[[ EXCERPT TO READ, beginning ]]

Recent demands for the development of the supercapacitor electrode is oriented toward the discovery of new carbon materials with high conductivity both for the electron and ion transportation as well as high surface area[4-9]. The dendritic and mesoporous structures of MCND can be well suited for these requirements. This chapter presents electrochemical data of MCND electrodes in comparison with commercial activated carbons for supercapacitor applications.
3.2 Experimental
3.2.1 Fabrication of MCND electrodes
Sandwich-type capacitors were assembled on a platinum current collector with two carbon electrode sheets composed mainly of MCND, and polytetrafluoroethylene (PTFE) porous separator (Fig 3.1). The MCND electrodes were obtained by mixing MCND (80 wt%), acetylene black (DENKA black, Denki Kagaku Kogyo, 10 wt%) as an electroconductive material, and PTFE binder (PTFE 6-J, Dupont Mitsui Fluorochemicals Co., 10 wt%). The mixed sample was rolled to 250 µm thick sheets. Disk shape electrodes (diameter: 10 mm) were cut out from these sheets by a clicking machine. As a reference, we also prepared the commercially activated carbon (YP-17, Kuraray Co.) electrode with the same procedure.
Figure 3.1 Sandwich-type capacitor cell for electrochemical measurement.
3.2.2 Evaluation of MCND electrodes
Cyclic voltammetry (CV) and constant current charge-discharge measurement were carried out in evaluation of the electrochemical performance. Cyclic voltammograms were recorded on Hokuto Denko HSV-100 within the voltage range from -0.1 to 0.8 V relative to an Ag/AgCl reference electrode at scanning rates of 100, 200, and 300 mV/s in an aqueous electrolyte of 2 M H2SO4
with ultrapure water. Constant current charge-discharge measurement in the voltage range from 0 to 0.9 V was used for the estimation of the specific capacitance C (F/g) and the IR drop (V) associated with an increase in internal resistance. Electrochemical performance of MCND and YP-17 electrodes in organic electrolyte (1 M (C2H5)4NBF4 in propylene carbonate) were also measured between the voltage range from 0 to 2.5 V. Fig. 3.2 shows a typical constant current charge-discharge profiles, the energy and power densities of carbon electrodes were calculated from the constant current discharge curves.

[[ EXCERPT TO READ, end ]]

- _REQUIRED TASKS_
1) In the supercapacitor excerpt, condense the paragraph beginning "Sandwich-type capacitors were assembled" into a short bulleted list that keeps its main facts.
2) Transcribe word for word the part of the supercapacitor excerpt starting with "3.2 Experimental" and going on through "the same procedure.".
The listing that comes next plays no part in this work.

[[ GIVEN DATA, beginning ]]

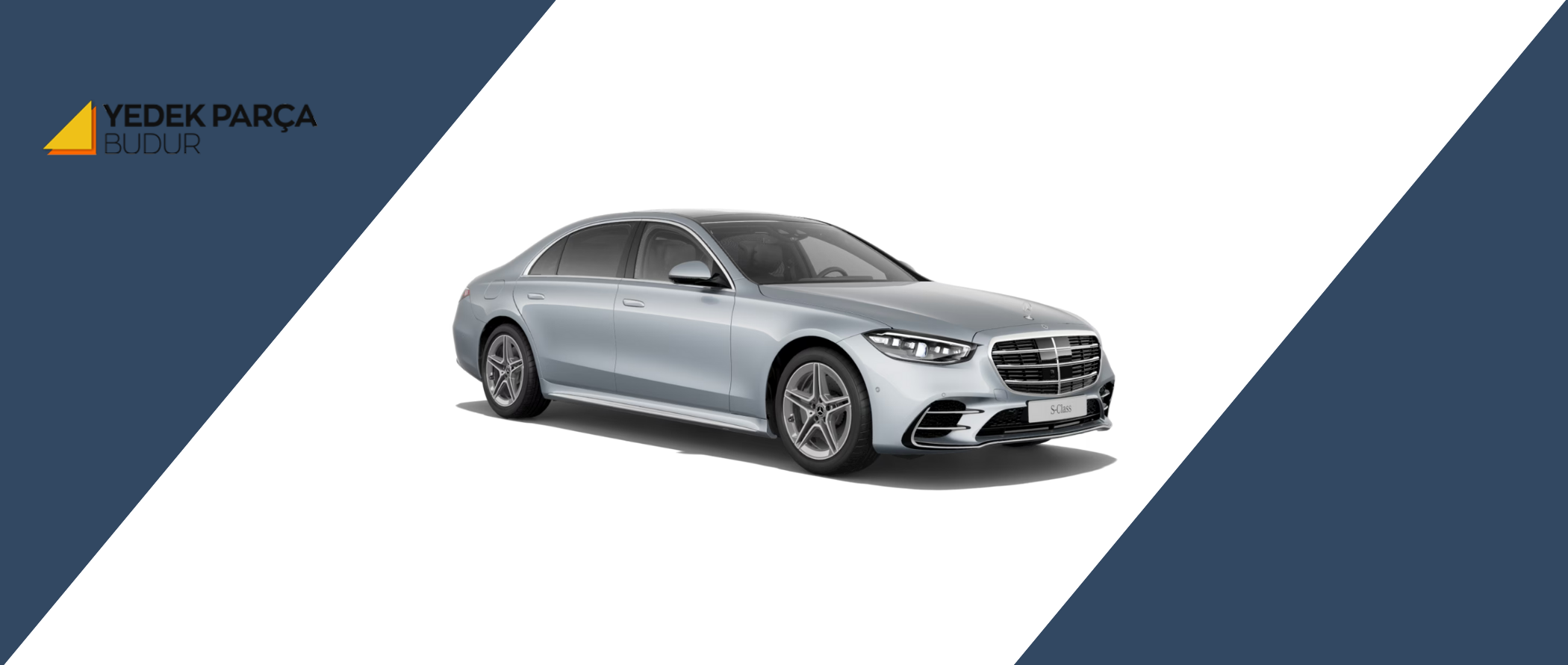 Aydın Mercedes Yedek Parça Gönderimi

[[ GIVEN DATA, end ]]

- _ANSWERS_
1)
- Capacitors are sandwich-type, built on a platinum current collector with two carbon electrode sheets made mainly of MCND and a porous PTFE separator (Fig 3.1).
- The electrode mixture is MCND (80 wt%), acetylene black (DENKA black, Denki Kagaku Kogyo, 10 wt%) as the electroconductive material, and PTFE binder (PTFE 6-J, Dupont Mitsui Fluorochemicals Co., 10 wt%).
- The mixture is rolled into 250 µm thick sheets.
- 10 mm diameter disk electrodes are cut from the sheets with a clicking machine.
- For comparison, an electrode of commercial activated carbon (YP-17, Kuraray Co.) is made by the same procedure.

2)
3.2 Experimental
3.2.1 Fabrication of MCND electrodes
Sandwich-type capacitors were assembled on a platinum current collector with two carbon electrode sheets composed mainly of MCND, and polytetrafluoroethylene (PTFE) porous separator (Fig 3.1). The MCND electrodes were obtained by mixing MCND (80 wt%), acetylene black (DENKA black, Denki Kagaku Kogyo, 10 wt%) as an electroconductive material, and PTFE binder (PTFE 6-J, Dupont Mitsui Fluorochemicals Co., 10 wt%). The mixed sample was rolled to 250 µm thick sheets. Disk shape electrodes (diameter: 10 mm) were cut out from these sheets by a clicking machine. As a reference, we also prepared the commercially activated carbon (YP-17, Kuraray Co.) electrode with the same procedure.